Luckily, there’s a wide variety of great cameras at reasonable price points, enough to let you make good decisions about tradeoffs. I don’t have much advice on what specific model or brand you should get, but I’ve devoted another chapter to things you should be thinking about.

How much will a mediocre camera hold me back?

It’s hard to say, honestly. I know the feel-good answer is: “it doesn’t matter.”

And this is true in many, many ways. I devote an early chapter on how the quality of light is the main factor in most great photos.

But while a bad camera won’t keep you from taking amazing photos, a good camera will make it easier. And it can be encouraging the camera produces results that, more often than not, match what you intended.

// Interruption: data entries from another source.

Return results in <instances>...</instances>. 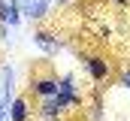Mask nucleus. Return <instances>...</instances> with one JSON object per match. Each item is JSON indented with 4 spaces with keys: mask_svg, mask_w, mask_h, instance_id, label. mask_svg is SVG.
<instances>
[{
    "mask_svg": "<svg viewBox=\"0 0 130 121\" xmlns=\"http://www.w3.org/2000/svg\"><path fill=\"white\" fill-rule=\"evenodd\" d=\"M115 3H118V6H127V3H130V0H115Z\"/></svg>",
    "mask_w": 130,
    "mask_h": 121,
    "instance_id": "f8f14e48",
    "label": "nucleus"
},
{
    "mask_svg": "<svg viewBox=\"0 0 130 121\" xmlns=\"http://www.w3.org/2000/svg\"><path fill=\"white\" fill-rule=\"evenodd\" d=\"M6 106H9V103H3V100H0V121H6V112H9Z\"/></svg>",
    "mask_w": 130,
    "mask_h": 121,
    "instance_id": "9b49d317",
    "label": "nucleus"
},
{
    "mask_svg": "<svg viewBox=\"0 0 130 121\" xmlns=\"http://www.w3.org/2000/svg\"><path fill=\"white\" fill-rule=\"evenodd\" d=\"M55 3H67V0H55Z\"/></svg>",
    "mask_w": 130,
    "mask_h": 121,
    "instance_id": "ddd939ff",
    "label": "nucleus"
},
{
    "mask_svg": "<svg viewBox=\"0 0 130 121\" xmlns=\"http://www.w3.org/2000/svg\"><path fill=\"white\" fill-rule=\"evenodd\" d=\"M33 42H36L45 55H58V52L64 49V46H61V39H55V36H52V33H45V30H36V33H33Z\"/></svg>",
    "mask_w": 130,
    "mask_h": 121,
    "instance_id": "20e7f679",
    "label": "nucleus"
},
{
    "mask_svg": "<svg viewBox=\"0 0 130 121\" xmlns=\"http://www.w3.org/2000/svg\"><path fill=\"white\" fill-rule=\"evenodd\" d=\"M0 18H3L9 27H18V21H21V9H18V3H0Z\"/></svg>",
    "mask_w": 130,
    "mask_h": 121,
    "instance_id": "423d86ee",
    "label": "nucleus"
},
{
    "mask_svg": "<svg viewBox=\"0 0 130 121\" xmlns=\"http://www.w3.org/2000/svg\"><path fill=\"white\" fill-rule=\"evenodd\" d=\"M30 91L39 94V97H52V94H58V79H52V76H36V79H30Z\"/></svg>",
    "mask_w": 130,
    "mask_h": 121,
    "instance_id": "7ed1b4c3",
    "label": "nucleus"
},
{
    "mask_svg": "<svg viewBox=\"0 0 130 121\" xmlns=\"http://www.w3.org/2000/svg\"><path fill=\"white\" fill-rule=\"evenodd\" d=\"M121 85L130 91V70H124V73H121Z\"/></svg>",
    "mask_w": 130,
    "mask_h": 121,
    "instance_id": "9d476101",
    "label": "nucleus"
},
{
    "mask_svg": "<svg viewBox=\"0 0 130 121\" xmlns=\"http://www.w3.org/2000/svg\"><path fill=\"white\" fill-rule=\"evenodd\" d=\"M79 103H82V97L58 91V94H52V97H42V106H39V112H42L45 118H58V115L67 109V106H79Z\"/></svg>",
    "mask_w": 130,
    "mask_h": 121,
    "instance_id": "f257e3e1",
    "label": "nucleus"
},
{
    "mask_svg": "<svg viewBox=\"0 0 130 121\" xmlns=\"http://www.w3.org/2000/svg\"><path fill=\"white\" fill-rule=\"evenodd\" d=\"M12 88H15V73H12V67H3V103H9V97H12Z\"/></svg>",
    "mask_w": 130,
    "mask_h": 121,
    "instance_id": "6e6552de",
    "label": "nucleus"
},
{
    "mask_svg": "<svg viewBox=\"0 0 130 121\" xmlns=\"http://www.w3.org/2000/svg\"><path fill=\"white\" fill-rule=\"evenodd\" d=\"M85 67H88V73H91V79L94 82H106V76H109V64L97 55H91V58H85Z\"/></svg>",
    "mask_w": 130,
    "mask_h": 121,
    "instance_id": "39448f33",
    "label": "nucleus"
},
{
    "mask_svg": "<svg viewBox=\"0 0 130 121\" xmlns=\"http://www.w3.org/2000/svg\"><path fill=\"white\" fill-rule=\"evenodd\" d=\"M15 3H18L21 15H27V18H42L48 12V0H15Z\"/></svg>",
    "mask_w": 130,
    "mask_h": 121,
    "instance_id": "f03ea898",
    "label": "nucleus"
},
{
    "mask_svg": "<svg viewBox=\"0 0 130 121\" xmlns=\"http://www.w3.org/2000/svg\"><path fill=\"white\" fill-rule=\"evenodd\" d=\"M58 91H64V94H76V97H79V91H76V79H73V76L58 79Z\"/></svg>",
    "mask_w": 130,
    "mask_h": 121,
    "instance_id": "1a4fd4ad",
    "label": "nucleus"
},
{
    "mask_svg": "<svg viewBox=\"0 0 130 121\" xmlns=\"http://www.w3.org/2000/svg\"><path fill=\"white\" fill-rule=\"evenodd\" d=\"M9 121H27V100L24 97H15L9 103Z\"/></svg>",
    "mask_w": 130,
    "mask_h": 121,
    "instance_id": "0eeeda50",
    "label": "nucleus"
}]
</instances>
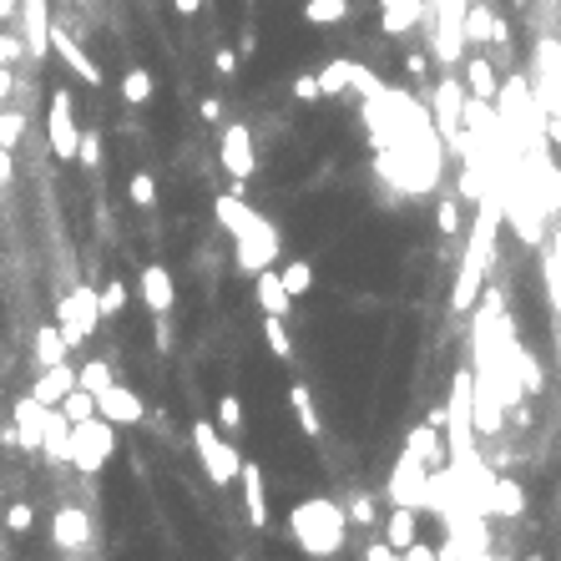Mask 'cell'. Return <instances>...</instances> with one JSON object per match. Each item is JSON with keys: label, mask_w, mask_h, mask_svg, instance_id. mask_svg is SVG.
Instances as JSON below:
<instances>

I can think of plenty of people who’ve bought extravagant camera systems yet who’ve never produced a more worthwhile photo than the photos found in the portfolio of someone with a dinky camera but more vision/creativity/hustle. On the other hand, who knows that that latter photographer could’ve created with a better camera?

So if you’re buying a camera, don’t go into it thinking that spending more money will make you a better photographer. But don’t go into it without thinking carefully about the importance of certain features, lest you end up settling for a terrible camera that holds you back.

  • Exposure value:
  • Shutter speed: 1/1126
  • F number: 2.4
  • Iso: 64
  • Focal length: 4.3 mm
  • Flash used: Off, Did not fire
View on Flickr Taken with Apple iPhone 4S / on Feb 12, 2012 at 04:55 PM
Even with the fancy cameras I have, I’ll pull out the phone camera because sometimes, it’s just easier. Although during this sunset from the High Line, I did so because my camera had run out of juice. The phone did a proper job.